Undergraduate and newly graduated students from Warwick will be travelling to MIT, Boston, this September to compete in a global synthetic biology competition. The competition 'International Genetically Engineered Machine' or iGEM for short) involves designing useful genetic features and incorporating these into living micro-organisms in order to create solutions for real world issues.
The team will be supported with advice from academic and research staff, including Professor Alfonso Jaramillo and Professor John McCarthy, among others, at the School of Life Sciences. They will also receive training and advice from the Warwick Integrative Synthetic Biology Centre and Imperial College London. The team will be travelling in September to present their work to the panel of judges at MIT.
The team is interdisciplinary, with students from distinct academic fields bringing different skills and expertise to the table. These departments involve Maths, Physics, Engineering and Life Sciences, with Biomedical, Biochemical and Biological Sciences represented. The breadth of disciplines involved assists the team to share skills from their areas of speciality to create the project, then work in the lab, and use mathematical models and predictions to predict and investigate the findings.

**Questions to answer**
(a) Set down the passage about the Warwick iGEM team from "The team will be supported" up to and including "judges at MIT.".
(b) Answer these questions from the passage about the Warwick iGEM team, one answer per line:
(i) To which institution will the team travel this September?
(ii) Besides the Warwick Integrative Synthetic Biology Centre, where will the team receive training and advice?
(iii) Which four departments are the team's students drawn from?
(c) Write the next part of the passage about the Warwick iGEM team, picking up after its final sentence.

**Given information**
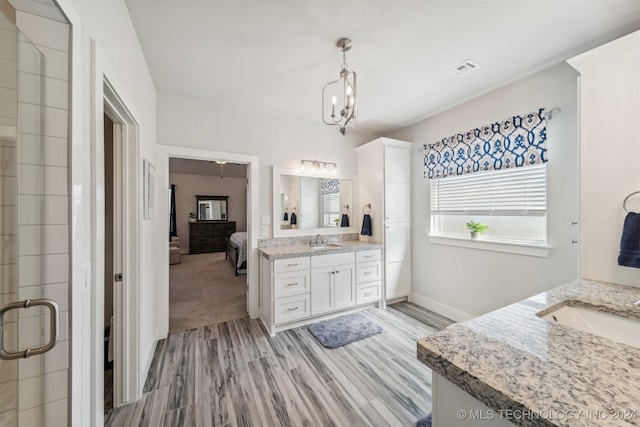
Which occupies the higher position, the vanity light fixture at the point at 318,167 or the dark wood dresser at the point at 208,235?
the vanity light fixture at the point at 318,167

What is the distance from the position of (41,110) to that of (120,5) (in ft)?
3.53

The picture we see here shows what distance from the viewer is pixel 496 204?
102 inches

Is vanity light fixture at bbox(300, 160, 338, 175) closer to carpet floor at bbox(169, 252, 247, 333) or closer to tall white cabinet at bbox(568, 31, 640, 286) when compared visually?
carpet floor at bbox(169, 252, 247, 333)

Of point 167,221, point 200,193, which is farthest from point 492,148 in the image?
...
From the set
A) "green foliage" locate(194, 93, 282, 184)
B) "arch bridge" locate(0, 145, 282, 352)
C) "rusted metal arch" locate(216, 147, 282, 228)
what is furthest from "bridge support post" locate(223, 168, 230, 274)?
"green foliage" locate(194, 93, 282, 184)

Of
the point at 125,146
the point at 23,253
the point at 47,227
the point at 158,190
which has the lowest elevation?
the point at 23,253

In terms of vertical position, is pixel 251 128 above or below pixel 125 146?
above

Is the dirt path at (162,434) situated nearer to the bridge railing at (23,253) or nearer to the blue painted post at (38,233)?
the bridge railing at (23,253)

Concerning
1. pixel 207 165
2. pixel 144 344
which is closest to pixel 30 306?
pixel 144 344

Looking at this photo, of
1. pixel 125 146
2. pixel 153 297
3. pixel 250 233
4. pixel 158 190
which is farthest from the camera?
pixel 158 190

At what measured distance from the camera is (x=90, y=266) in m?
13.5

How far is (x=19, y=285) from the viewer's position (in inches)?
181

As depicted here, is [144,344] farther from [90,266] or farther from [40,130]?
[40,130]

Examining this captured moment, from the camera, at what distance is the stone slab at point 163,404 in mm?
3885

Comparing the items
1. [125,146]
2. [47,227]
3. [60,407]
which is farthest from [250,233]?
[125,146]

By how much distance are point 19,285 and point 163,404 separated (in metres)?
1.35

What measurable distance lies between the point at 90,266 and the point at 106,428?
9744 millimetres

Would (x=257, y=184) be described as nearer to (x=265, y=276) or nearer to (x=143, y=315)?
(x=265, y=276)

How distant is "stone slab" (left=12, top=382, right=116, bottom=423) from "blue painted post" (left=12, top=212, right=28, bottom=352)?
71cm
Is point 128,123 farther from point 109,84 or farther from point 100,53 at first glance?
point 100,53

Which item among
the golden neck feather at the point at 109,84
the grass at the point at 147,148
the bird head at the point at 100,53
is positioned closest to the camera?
---
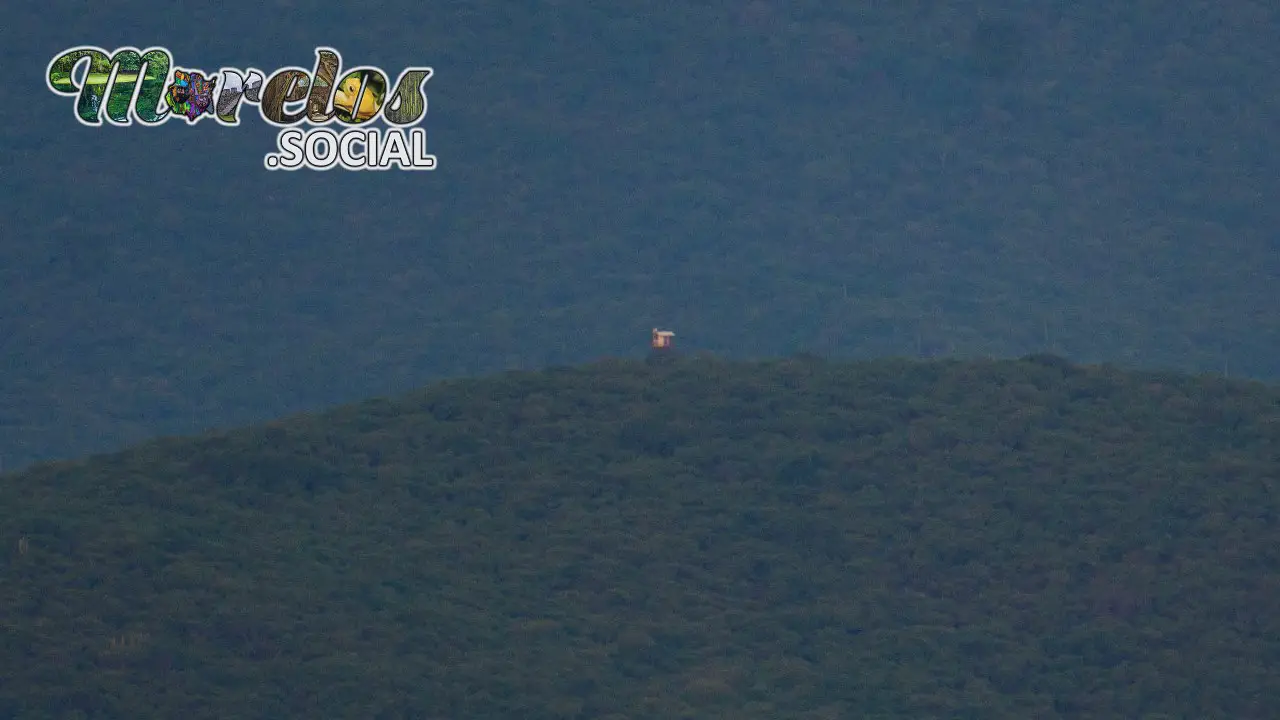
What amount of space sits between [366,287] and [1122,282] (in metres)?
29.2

**Answers by item number**
(a)
The team will be supported with advice from academic and research staff, including Professor Alfonso Jaramillo and Professor John McCarthy, among others, at the School of Life Sciences. They will also receive training and advice from the Warwick Integrative Synthetic Biology Centre and Imperial College London. The team will be travelling in September to present their work to the panel of judges at MIT.

(b)
(i) MIT, Boston
(ii) Imperial College London
(iii) Maths, Physics, Engineering and Life Sciences

(c)
The Warwick team will construct a bioengineering tool that can enable the construction of organised structures using living cells as the construction material, they plan to trial the tool’s use by making a 2D image from the assembled cells in a pattern. If successful they will be the first team in the world to produce a coloured picture using cells.
They will also be conducting outreach programs in the local area, for instance doing presentations and lessons in secondary schools in Coventry, discussing the synthetic biology project as well as the role of young women and men in the scientific community.